WHAT IS ASKED —
Revise the items below by changing every "closest" to "nearest" and keeping everything else the same. Leave the pictures out of your answer.

[Spatial data with pictures]
▶

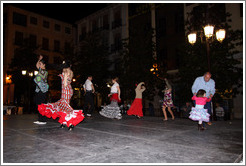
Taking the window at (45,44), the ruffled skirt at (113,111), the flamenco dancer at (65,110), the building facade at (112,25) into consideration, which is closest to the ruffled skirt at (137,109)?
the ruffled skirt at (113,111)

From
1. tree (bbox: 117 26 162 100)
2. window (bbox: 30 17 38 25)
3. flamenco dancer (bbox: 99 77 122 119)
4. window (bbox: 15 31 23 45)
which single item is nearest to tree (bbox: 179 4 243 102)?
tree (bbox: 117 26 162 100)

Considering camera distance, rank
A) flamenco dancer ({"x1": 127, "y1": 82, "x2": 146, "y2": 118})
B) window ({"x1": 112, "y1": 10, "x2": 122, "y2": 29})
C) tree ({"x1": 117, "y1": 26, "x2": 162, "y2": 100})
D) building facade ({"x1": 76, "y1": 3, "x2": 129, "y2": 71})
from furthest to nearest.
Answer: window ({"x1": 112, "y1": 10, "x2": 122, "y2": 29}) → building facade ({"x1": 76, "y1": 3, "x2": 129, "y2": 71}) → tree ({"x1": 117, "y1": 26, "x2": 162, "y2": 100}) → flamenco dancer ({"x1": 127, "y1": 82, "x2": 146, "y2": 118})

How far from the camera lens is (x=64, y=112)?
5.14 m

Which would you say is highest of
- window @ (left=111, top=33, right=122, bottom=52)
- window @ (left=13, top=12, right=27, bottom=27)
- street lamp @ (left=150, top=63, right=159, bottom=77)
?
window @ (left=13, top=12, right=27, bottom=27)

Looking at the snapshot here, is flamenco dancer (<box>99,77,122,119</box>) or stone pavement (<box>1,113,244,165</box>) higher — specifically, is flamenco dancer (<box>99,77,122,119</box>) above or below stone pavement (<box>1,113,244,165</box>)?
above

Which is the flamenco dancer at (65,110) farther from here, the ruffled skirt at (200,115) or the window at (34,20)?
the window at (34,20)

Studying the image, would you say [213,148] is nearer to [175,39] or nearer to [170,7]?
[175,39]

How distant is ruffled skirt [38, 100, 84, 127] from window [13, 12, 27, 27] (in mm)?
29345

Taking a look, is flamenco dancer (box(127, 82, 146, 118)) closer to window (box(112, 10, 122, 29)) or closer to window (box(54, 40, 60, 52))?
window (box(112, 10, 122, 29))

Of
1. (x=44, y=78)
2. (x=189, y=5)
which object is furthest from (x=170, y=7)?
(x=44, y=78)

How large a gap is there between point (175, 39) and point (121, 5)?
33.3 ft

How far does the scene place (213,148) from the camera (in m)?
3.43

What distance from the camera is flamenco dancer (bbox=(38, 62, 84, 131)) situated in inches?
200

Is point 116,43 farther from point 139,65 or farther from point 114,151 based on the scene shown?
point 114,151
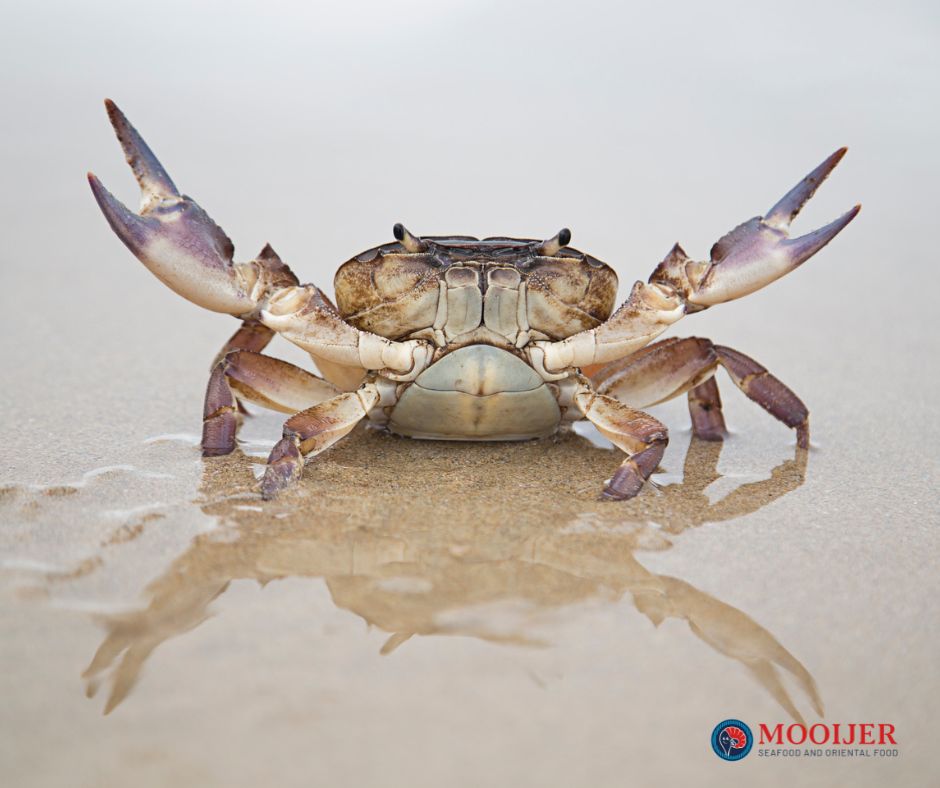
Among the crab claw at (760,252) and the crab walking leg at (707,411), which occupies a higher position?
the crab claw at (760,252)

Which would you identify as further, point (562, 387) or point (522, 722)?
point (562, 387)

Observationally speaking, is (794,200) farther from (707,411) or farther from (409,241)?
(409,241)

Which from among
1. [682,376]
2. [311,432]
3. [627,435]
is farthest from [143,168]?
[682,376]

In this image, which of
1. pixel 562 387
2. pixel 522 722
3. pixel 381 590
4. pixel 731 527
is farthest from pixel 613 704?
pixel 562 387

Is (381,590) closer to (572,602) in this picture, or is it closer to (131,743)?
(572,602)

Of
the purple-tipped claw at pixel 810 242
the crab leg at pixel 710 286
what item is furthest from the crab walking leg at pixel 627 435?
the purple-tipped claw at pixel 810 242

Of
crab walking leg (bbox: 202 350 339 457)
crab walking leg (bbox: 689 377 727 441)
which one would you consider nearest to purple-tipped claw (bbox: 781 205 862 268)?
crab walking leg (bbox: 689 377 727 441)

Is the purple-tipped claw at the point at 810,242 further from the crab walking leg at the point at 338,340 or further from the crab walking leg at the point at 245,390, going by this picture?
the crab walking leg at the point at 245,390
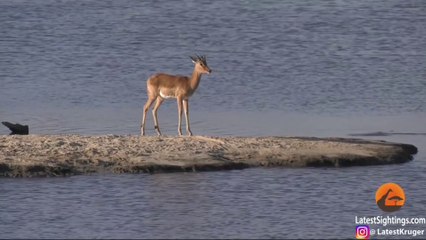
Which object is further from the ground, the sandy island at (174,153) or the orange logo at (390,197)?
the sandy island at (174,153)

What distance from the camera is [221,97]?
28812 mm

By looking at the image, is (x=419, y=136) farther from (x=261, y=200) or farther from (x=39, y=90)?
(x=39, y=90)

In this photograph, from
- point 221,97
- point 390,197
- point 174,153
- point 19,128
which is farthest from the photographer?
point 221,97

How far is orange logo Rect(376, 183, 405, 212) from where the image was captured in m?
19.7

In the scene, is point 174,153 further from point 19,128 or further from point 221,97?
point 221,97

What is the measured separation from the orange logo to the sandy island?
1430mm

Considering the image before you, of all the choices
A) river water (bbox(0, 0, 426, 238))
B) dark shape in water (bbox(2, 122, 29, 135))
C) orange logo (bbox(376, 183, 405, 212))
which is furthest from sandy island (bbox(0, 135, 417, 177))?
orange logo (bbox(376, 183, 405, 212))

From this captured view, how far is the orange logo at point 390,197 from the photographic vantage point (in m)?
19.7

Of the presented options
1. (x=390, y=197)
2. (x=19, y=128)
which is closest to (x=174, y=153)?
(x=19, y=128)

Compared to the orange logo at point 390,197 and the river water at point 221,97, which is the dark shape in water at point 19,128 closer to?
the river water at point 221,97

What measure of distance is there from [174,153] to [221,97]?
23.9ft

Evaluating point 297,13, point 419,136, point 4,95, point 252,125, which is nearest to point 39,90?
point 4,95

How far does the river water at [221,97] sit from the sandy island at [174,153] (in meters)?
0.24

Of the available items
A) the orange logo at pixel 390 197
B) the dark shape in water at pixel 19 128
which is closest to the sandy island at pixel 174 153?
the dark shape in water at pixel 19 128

◀

EXERCISE ANSWER —
Taking the window at (45,44), the ruffled skirt at (113,111), the flamenco dancer at (65,110), the building facade at (112,25) into consideration, which is nearest to the ruffled skirt at (137,109)?
the ruffled skirt at (113,111)

From
1. tree (bbox: 117 26 162 100)
2. window (bbox: 30 17 38 25)
3. flamenco dancer (bbox: 99 77 122 119)
4. window (bbox: 15 31 23 45)
which single item is nearest to tree (bbox: 179 4 243 102)?
tree (bbox: 117 26 162 100)

Considering camera distance, rank
A) flamenco dancer ({"x1": 127, "y1": 82, "x2": 146, "y2": 118})
B) window ({"x1": 112, "y1": 10, "x2": 122, "y2": 29})
C) tree ({"x1": 117, "y1": 26, "x2": 162, "y2": 100})
D) building facade ({"x1": 76, "y1": 3, "x2": 129, "y2": 71})
from furthest to nearest.
Answer: window ({"x1": 112, "y1": 10, "x2": 122, "y2": 29}) → building facade ({"x1": 76, "y1": 3, "x2": 129, "y2": 71}) → tree ({"x1": 117, "y1": 26, "x2": 162, "y2": 100}) → flamenco dancer ({"x1": 127, "y1": 82, "x2": 146, "y2": 118})

How far from the camera lens is (x=64, y=112)?
5.14 m

Which would you say is highest of
- window @ (left=111, top=33, right=122, bottom=52)
- window @ (left=13, top=12, right=27, bottom=27)
- street lamp @ (left=150, top=63, right=159, bottom=77)
?
window @ (left=13, top=12, right=27, bottom=27)

Looking at the snapshot here, is flamenco dancer (<box>99,77,122,119</box>) or stone pavement (<box>1,113,244,165</box>) higher — specifically, is flamenco dancer (<box>99,77,122,119</box>) above or below stone pavement (<box>1,113,244,165</box>)?
above

Which is the flamenco dancer at (65,110) farther from here, the ruffled skirt at (200,115) or the window at (34,20)?
the window at (34,20)

Studying the image, would you say [213,148] is nearer to [175,39] or nearer to [170,7]?
[175,39]

How distant is ruffled skirt [38, 100, 84, 127] from window [13, 12, 27, 27] (in mm)?
29345

Taking a look, is flamenco dancer (box(127, 82, 146, 118)) closer to window (box(112, 10, 122, 29)) or closer to window (box(54, 40, 60, 52))?
window (box(112, 10, 122, 29))

Of
1. (x=44, y=78)
2. (x=189, y=5)
which object is furthest from (x=170, y=7)?
(x=44, y=78)

How large a gap is there between point (175, 39) and point (121, 5)?
33.3 ft

How far does the scene place (213,148) from the camera (in m)?
3.43

What distance from the camera is flamenco dancer (bbox=(38, 62, 84, 131)) situated in inches?
200

Is point 116,43 farther from point 139,65 or farther from point 114,151 based on the scene shown?
point 114,151
Among the crab claw at (760,252) and the crab walking leg at (707,411), which occupies a higher position?
the crab claw at (760,252)

Which would you identify as further, point (562, 387) or point (522, 722)?
point (562, 387)

Observationally speaking, is (794,200) farther from (707,411) or farther from (409,241)?
(409,241)

Which from among
1. [682,376]
2. [311,432]
3. [627,435]
is farthest from [143,168]?
[682,376]

In this image, which of
1. pixel 562 387
2. pixel 522 722
3. pixel 381 590
4. pixel 731 527
is farthest from pixel 613 704?
pixel 562 387

Is (381,590) closer to (572,602) in this picture, or is it closer to (131,743)?
(572,602)

Of
the purple-tipped claw at pixel 810 242
the crab leg at pixel 710 286
what item is furthest from the crab walking leg at pixel 627 435?
the purple-tipped claw at pixel 810 242

Of
crab walking leg (bbox: 202 350 339 457)
crab walking leg (bbox: 689 377 727 441)
which one would you consider nearest to purple-tipped claw (bbox: 781 205 862 268)?
crab walking leg (bbox: 689 377 727 441)

Is the purple-tipped claw at the point at 810,242 further from the crab walking leg at the point at 338,340 or further from the crab walking leg at the point at 245,390, going by this picture?
the crab walking leg at the point at 245,390
Which object is further from the ground, the sandy island at (174,153) or the orange logo at (390,197)?
the sandy island at (174,153)

What distance from the camera is [221,97]?
28812 mm

By looking at the image, is (x=419, y=136) farther from (x=261, y=200) or farther from (x=39, y=90)?
(x=39, y=90)

In this photograph, from
- point 221,97
- point 390,197
- point 174,153
- point 19,128
which is farthest from the photographer?
point 221,97

How far is orange logo Rect(376, 183, 405, 212) from where the image was captured in m?
19.7

In the scene, is point 174,153 further from point 19,128 or further from point 221,97?
point 221,97

What is the measured separation from the orange logo to the sandy island?
1430mm

Considering the image before you, of all the choices
A) river water (bbox(0, 0, 426, 238))
B) dark shape in water (bbox(2, 122, 29, 135))
C) orange logo (bbox(376, 183, 405, 212))
which is furthest from sandy island (bbox(0, 135, 417, 177))?
orange logo (bbox(376, 183, 405, 212))

From this captured view, how far is the orange logo at point 390,197 from the photographic vantage point (in m)?
19.7

Of the presented options
1. (x=390, y=197)
2. (x=19, y=128)
which is nearest to (x=174, y=153)?
(x=19, y=128)

Compared to the orange logo at point 390,197 and the river water at point 221,97, which is the dark shape in water at point 19,128 closer to?
the river water at point 221,97

What measure of distance is there from [174,153] to [221,97]?
23.9ft

Evaluating point 297,13, point 419,136, point 4,95, point 252,125, which is nearest to point 39,90?
point 4,95

How far does the river water at [221,97] sit from the sandy island at [174,153] (in meters)?
0.24

Of the available items
A) the orange logo at pixel 390 197
B) the dark shape in water at pixel 19 128
which is nearest to the sandy island at pixel 174 153?
the dark shape in water at pixel 19 128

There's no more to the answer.